Table 3 shows that C content dropped by 1% when the fabric was treated with TiO2 and it dropped by 3 and 6.5% when the fabric was treated with BTCA in the absence and presence of SHP, respectively. In general, the esterification reaction involves formation of a five-membered cyclic anhydride intermediate and subsequent formation of an ester (Yang and Wang 1996; Bhattacharya et al. 1999; Sricharussin et al. 2004; Kim et al. 2000; Yoon et al. 2003). Therefore, when esterification occurs between polycarboxylic acid and cotton cellulose, carbonyls retained in cotton exist in three forms, i.e. intermolecular ester linkage, carboxyl (the acidic form of the free carboxyl) and carboxylate anion (the basic form of the free carboxyl) (Yang 1991; Yang and Bakshi 1996). This may be the reason of reduction in C content. In some cases, EDX results also indicate that TiO2 (small amount of Ti recorded) and SHP (small amount of Na and P recorded) were present in the fibre after treatment (Table 3). Atomic percentages of C, O, Ti, Na and P that appeared in plasma pre-treated fabrics are also shown in Table 3.

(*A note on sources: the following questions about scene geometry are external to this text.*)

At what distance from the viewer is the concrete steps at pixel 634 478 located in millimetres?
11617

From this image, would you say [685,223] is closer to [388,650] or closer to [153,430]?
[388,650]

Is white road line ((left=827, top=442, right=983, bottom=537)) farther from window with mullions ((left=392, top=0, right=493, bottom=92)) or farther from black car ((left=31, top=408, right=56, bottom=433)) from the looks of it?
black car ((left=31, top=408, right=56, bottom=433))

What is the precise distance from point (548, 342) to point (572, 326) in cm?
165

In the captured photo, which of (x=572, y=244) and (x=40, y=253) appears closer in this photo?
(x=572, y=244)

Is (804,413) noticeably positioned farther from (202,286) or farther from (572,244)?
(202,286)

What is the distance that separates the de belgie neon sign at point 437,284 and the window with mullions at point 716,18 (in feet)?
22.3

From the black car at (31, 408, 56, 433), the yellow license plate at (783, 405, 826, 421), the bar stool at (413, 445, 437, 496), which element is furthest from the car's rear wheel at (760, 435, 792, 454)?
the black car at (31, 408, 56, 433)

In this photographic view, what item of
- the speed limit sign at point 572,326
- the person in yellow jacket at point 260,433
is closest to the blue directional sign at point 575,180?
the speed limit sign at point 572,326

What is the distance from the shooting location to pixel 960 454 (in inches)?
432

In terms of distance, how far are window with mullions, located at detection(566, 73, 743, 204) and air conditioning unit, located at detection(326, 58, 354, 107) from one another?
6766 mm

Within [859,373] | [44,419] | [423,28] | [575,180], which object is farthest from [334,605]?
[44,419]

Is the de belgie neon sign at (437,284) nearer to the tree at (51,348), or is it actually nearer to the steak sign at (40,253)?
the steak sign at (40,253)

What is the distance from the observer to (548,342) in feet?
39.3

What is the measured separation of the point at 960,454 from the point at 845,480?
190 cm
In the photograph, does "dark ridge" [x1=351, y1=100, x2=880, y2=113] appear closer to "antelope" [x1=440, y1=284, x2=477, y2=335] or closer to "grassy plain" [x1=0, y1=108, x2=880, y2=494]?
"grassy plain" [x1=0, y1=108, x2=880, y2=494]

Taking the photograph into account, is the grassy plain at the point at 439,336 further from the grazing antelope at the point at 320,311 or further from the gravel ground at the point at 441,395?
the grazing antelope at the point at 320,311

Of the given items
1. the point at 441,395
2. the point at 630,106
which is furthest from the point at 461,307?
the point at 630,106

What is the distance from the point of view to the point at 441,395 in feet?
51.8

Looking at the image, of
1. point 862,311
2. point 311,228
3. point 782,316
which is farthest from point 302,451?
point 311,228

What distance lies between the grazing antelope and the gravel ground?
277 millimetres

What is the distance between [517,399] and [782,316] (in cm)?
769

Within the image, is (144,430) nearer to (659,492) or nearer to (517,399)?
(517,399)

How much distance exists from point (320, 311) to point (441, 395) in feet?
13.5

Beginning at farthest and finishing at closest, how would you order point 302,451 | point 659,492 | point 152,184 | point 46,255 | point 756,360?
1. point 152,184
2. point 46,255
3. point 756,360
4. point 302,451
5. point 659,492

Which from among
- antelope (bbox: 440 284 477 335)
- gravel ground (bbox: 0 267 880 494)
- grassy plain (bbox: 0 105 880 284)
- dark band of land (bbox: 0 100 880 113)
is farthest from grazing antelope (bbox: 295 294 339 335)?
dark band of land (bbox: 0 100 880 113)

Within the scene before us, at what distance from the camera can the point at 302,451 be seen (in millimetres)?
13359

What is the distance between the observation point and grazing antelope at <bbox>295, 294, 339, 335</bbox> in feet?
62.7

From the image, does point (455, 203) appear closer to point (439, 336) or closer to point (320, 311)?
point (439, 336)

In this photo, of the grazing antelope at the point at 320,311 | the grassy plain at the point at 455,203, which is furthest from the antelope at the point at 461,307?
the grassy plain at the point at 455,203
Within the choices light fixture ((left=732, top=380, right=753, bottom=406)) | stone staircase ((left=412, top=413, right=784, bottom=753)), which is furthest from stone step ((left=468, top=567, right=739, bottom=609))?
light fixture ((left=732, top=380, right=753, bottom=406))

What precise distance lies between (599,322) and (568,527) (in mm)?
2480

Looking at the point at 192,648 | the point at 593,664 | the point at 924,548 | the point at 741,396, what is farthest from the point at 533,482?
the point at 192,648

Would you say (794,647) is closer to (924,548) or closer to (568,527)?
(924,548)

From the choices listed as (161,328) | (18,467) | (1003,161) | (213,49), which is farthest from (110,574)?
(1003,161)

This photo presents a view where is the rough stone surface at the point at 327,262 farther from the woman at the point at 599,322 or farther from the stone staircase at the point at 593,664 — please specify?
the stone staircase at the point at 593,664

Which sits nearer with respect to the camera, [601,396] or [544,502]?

Due to the chemical effects of plasma species, new functional groups were created which caused various changes in the surface composition (Karahan and Özdogan 2008). The EDX analysis revealed quantitative surface composition changes after the plasma treatment. Table 3 shows that the C atomic percentage decreased obviously while the oxygen atomic percentage increased. The removal of fibre surface material was related to the drop of C content. Also, the O/C ratio of plasma pre-treated fabric, with or without having been subjected to wrinkle-resistant finishing, increased significantly. This is mainly attributed to incorporation of specific oxygen functional groups by the plasma pre-treatment. The increase in O content led to an improvement of hydrophilicity and wickability. The EDX results shown in Table 3 also prove that TiO2 (small amount of Ti recorded) and SHP (small amount of Na and P recorded) were present in the fibre after wrinkle-resistant-treatment.

Conclusion

In the study, the surface chemical composition of treated cotton specimens was evaluated by FTIR-ATR and EDX. The FTIR-ATR spectra for plasma pre-treated cotton showed new peaks about the C=O vibration groups in the carbonyl structure and O–H stretching vibration and COO stretching vibrations which improved hydrophilicity of the fabric. FTIR-ATR was also used to characterize the formation of two strong bands about ester and carboxylate carbonyls in wrinkle resistant treated cotton fabric. In addition, EDX confirmed that C content dropped when the fabric was treated with wrinkle resistant treatment and the results also indicate that TiO2 (small amount of Ti recorded) and SHP (small amount of Na and P recorded) were present in the fiber after treatment. Moreover, after the plasma pre-treatment, the C atomic percentage decreased obviously while the oxygen atomic percentage increased which may have led to an improvement of hydrophilicity and wickability as further proved in terms of contact angle, wettability and wicking ability.